BEGIN Page excerpt

ATPA Shield
- Organiser(s): Jorhat District Sports Association
- Founded: 1955; 71 years ago
- Region: India
- Teams: various
- Current champions: Football 4 Change (1st title) (2025)
- Most championships: Oil India (8 titles)

= ATPA Shield =

The Assam Tea Planters' Association Shield, commonly known as the ATPA Shield Football Tournament or ATPA Shield, is an Indian annual football tournament held in Jorhat, Assam and organised by the Jorhat District Sports Association (JDSA). It is the third oldest football tournament of Assam after the Independence Day Cup and Bordoloi Trophy.

END Page excerpt

§ **Written problem A**
Using the ATPA Shield article, explain in one to three sentences why the tournament is called the third oldest football tournament of Assam.
§ **Written problem B**
Please answer these from the ATPA Shield article, marking each answer to match:
(i) Which body organises the tournament?
(ii) Which team has won the most titles, and how many?
(iii) In which town is the tournament held?
§ **Written problem C**
Write the next part of the ATPA Shield article, picking up after its last sentence.

BEGIN Stored rows

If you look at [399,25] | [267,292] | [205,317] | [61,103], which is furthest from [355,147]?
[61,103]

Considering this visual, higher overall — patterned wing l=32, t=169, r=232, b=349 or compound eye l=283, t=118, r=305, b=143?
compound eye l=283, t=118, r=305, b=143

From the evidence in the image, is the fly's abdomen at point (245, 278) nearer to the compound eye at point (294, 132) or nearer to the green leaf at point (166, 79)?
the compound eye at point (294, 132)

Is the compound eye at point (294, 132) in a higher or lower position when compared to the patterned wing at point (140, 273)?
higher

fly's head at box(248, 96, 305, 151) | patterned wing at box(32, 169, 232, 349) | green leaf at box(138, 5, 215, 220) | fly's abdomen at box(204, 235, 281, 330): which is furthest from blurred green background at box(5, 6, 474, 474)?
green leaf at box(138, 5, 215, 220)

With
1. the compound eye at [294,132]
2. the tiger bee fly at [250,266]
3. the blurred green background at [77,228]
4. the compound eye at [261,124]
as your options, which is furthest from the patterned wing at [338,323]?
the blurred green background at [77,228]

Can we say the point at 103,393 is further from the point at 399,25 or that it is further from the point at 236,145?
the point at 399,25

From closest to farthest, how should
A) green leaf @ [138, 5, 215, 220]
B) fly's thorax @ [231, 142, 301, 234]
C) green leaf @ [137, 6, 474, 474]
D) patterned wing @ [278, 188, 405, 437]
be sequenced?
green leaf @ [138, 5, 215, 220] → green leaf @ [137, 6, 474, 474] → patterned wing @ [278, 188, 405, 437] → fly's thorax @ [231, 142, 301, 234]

END Stored rows
BEGIN Stored rows

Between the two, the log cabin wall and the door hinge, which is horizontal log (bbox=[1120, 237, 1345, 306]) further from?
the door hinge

END Stored rows

§ **Task output A**
Only two football tournaments in Assam are older than it: the Independence Day Cup and the Bordoloi Trophy.

§ **Task output B**
(i) The Jorhat District Sports Association (JDSA).
(ii) Oil India, with 8 titles.
(iii) Jorhat, Assam.

§ **Task output C**
==History==
Since its inception in 1955, the ATPA Shield tournament has been very popular, involving some leading clubs from northeast India and the rest of the country. Kolkata giants East Bengal, Mohammedan and Mohun Bagan, as well as Goa's Dempo have competed in the tournament. The coveted shield was donated and hosted by Assam Tea Planters' Association (ATPA). From 1968, the tournament has been conducted by Jorhat District Sports Association.

==Venue==
The matches of ATPA Shield are played at Jorhat Stadium in Jorhat.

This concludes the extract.